- Extract provided:
<<<<
The Destinations of Leavers from Higher Education (DLHE) survey collects information on what leavers from higher education programmes are doing six months after qualifying from their course. This can show the benefit that higher education brings to individuals in terms of employability and earning potential, by providing clear statistics of the unemployment rate for graduates as well as the salary levels of those in employment. The data from 2016/17 shows the destinations of 73.9% of all UK and other EU-domiciled graduates in this year, breaking this down by gender, course of study, location of both study and destination and by provider.  
The DLHE is set to be replaced by the Graduate Outcomes Survey, which will start this month, organised by HESA. This was launched following a review into the way that data was being collected about graduate outcomes. The new model is designed to capture rich, robust and innovative data about graduates, using a future-proof and efficient methodology. The first round of data is expected to be published in Spring 2020. 
A new global employability ranking, designed by HR consultancy Emerging and published exclusively by Times Higher Education, was launched in 2015, with the most recent ranking released in November 2018. To produce this ranking an online survey was completed by 7,000 respondents from 22 countries who cast around 75,000 votes for universities they felt were the best for graduate employability. Together they represent employers that have recruited more than 250,000 young graduates in the past 12 months. This is a very large dataset giving an insight in to the opinions of employers regarding the value of degrees and therefore another measure by which to rank universities.  
Recently there has been a movement away from measuring graduate employability with such a short-term focus, instead considering the outcomes of graduates after a more significant period of time. Longitudinal Education Outcomes (LEO) data enables us to know how much UK graduates of different courses at different universities are earning now, either one, three or five years since graduating. It does this by linking up tax, benefits, and student loans data. The data can be broken down by graduate characteristics including gender, ethnicity, region (at application date), age (when commencing study) and prior school attainment. This can be very useful for prospective students to have a better picture of the labour market returns likely to result from different institution and course choices. 
While all of these are useful resources for comparing the work of universities they do not help us identify the universities with the best or most effective teaching, nor of the 
‘value added’ by a university degree. Graduate outcomes are not necessarily a performance indicator of a university as so many external factors are also involved. Equally, a graduate’s salary should not be the only marker of their relative ‘success’.  

Measuring impact 

Data is essential for measuring the impact that universities are having in the UK. It can be used to observe how many doctors they are training each year and how many jobs they provide for the economy, as well as contributions for the public such as how many public lectures are held each year and how many students volunteer in their local community. 
Measuring this impact serves as a very persuasive argument for the benefits that universities provide. A major area within this has been the financial gains that international students bring with them to the UK. Research undertaken by Universities UK has shown that in 2014/15 international students spent £5.4 billion off-campus on goods and services, which is a massive boost to businesses all over Britain. Without the use of data, it would be impossible to show that this occurred and recent advances in the methodology of collecting this information have allowed for more targeted research into the specific benefits of different aspects of universities. 
Times Higher Education has started collecting data for a new ranking that will be the first to measure global universities’ success in delivering the United Nations’ Sustainable Development Goals (SDGs). The first edition of the ranking will include metrics based on 11 SDGs, but the long-term goal is to measure performance against all 17 goals. The data collected from universities will be combined with data from Elsevier to produce an overall ranking of universities as well as separate rankings of institutions that are best achieving the individual SDGs. This demonstrates the many innovative ways that data is being used to monitor the impact that universities are having.
>>>>
- Dataset content:
<<<<
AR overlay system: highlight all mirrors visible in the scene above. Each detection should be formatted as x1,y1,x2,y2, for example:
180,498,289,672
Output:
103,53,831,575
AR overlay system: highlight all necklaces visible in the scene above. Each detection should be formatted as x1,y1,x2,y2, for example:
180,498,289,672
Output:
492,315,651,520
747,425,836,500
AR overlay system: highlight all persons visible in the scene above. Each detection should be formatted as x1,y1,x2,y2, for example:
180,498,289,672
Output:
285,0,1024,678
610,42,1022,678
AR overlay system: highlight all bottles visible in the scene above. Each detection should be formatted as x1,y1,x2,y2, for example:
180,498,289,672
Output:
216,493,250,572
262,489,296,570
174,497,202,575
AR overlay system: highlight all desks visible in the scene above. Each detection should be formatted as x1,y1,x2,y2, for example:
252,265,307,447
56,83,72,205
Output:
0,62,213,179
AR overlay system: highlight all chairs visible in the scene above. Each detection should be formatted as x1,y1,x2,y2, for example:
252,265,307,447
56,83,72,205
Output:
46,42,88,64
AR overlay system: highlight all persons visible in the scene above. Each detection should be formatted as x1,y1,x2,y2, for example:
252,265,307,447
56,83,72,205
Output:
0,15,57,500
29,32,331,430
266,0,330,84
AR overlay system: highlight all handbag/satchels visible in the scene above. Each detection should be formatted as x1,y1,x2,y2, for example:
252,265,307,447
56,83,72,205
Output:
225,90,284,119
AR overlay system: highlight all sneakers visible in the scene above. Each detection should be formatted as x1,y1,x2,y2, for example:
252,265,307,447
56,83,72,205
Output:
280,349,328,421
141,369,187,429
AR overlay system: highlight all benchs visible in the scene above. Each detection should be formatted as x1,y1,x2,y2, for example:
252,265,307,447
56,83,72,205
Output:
>>>>
- Task requirements:
**A)** Reproduce the passage on graduate outcomes word for word from "Data is essential" to "their local community.".
**B)** According to the passage on graduate outcomes, how much did international students spend off-campus on goods and services in 2014/15?
You can set the items aside; none of the work depends on them.

- The responses:
**A)**
Data is essential for measuring the impact that universities are having in the UK. It can be used to observe how many doctors they are training each year and how many jobs they provide for the economy, as well as contributions for the public such as how many public lectures are held each year and how many students volunteer in their local community.

**B)** £5.4 billion